Interested to know whether a customer is likely to churn based on his or her cell phone usage pattern? What is the best segment of customers a catalogue should be sent to? What is the profile of IRS tax-evasion suspects? Whether a flight is likely to be delayed based on the day of the week, time of day, and airport it departs from? If you answered YES to some of these questions, you are in the right course…….
COURSE DESCRIPTION
This course is designed to provide business students with the skills to conduct data mining and statistical analysis for dealing with common managerial decision-making tasks, such as prediction, classification and clustering.
The emphasis is on understanding the application of a wide range of modern techniques to specific managerial situations, rather than on mastering the mathematical and computational foundations of the techniques.
Upon successful completion of the course you should possess valuable analytical skills that will give you a competitive edge in many industry sectors, in a wide range of managerial and analytical positions.
INTEGRATION WITH BUSINESS DISCIPLINES
Data Mining can cater to all business functions.
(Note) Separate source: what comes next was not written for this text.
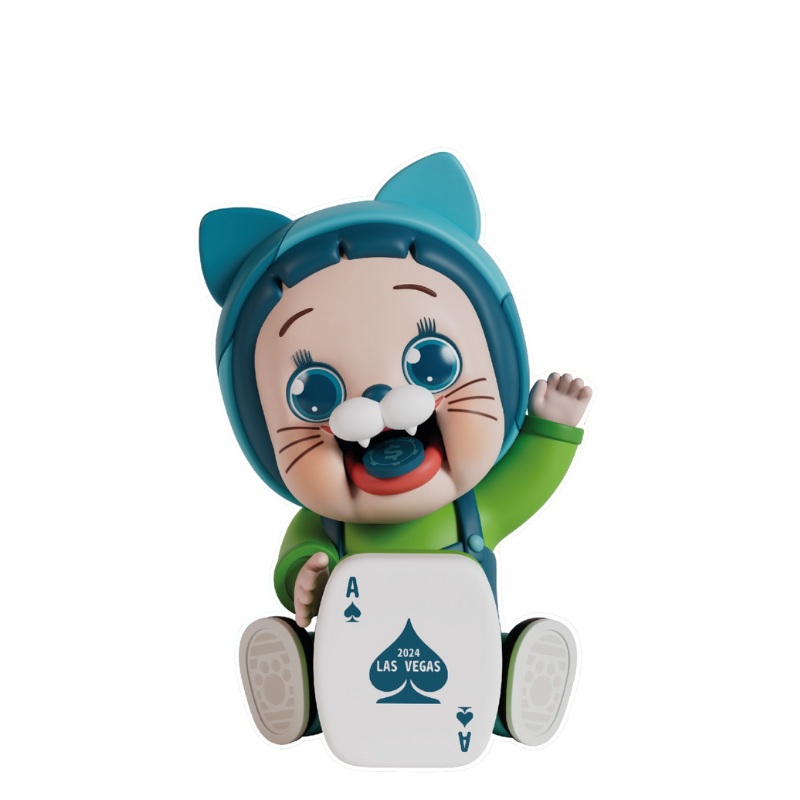 NEWSoap Studio SHO-CHAN Maneki-neko Figure (DesignerCon 2024 Edition)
The examples used in class and homework projects pertain to a wide range of managerial disciplines, including marketing (e.g., predicting beer preference of individuals based on their demographics), accounting and finance (e.g., predicting the solvency of firms based on financial ratios), and e-commerce (e.g., predicting the bidding intensity on eBay based on product characteristics and seller ratings).
COURSE OBJECTIVES
- To introduce and use advanced statistical and data mining techniques
- To understand in which managerial situation which technique should be used
- To become a skeptical consumer of statistical techniques & information
- To enable interaction with senior managers, consultants and data analysts
HANDS ON
We will be using a textbook that comes with an installation code for a data mining add-on for Excel. This add-on will allow you to have some hands-on experience with data mining using the commonly used XL environment.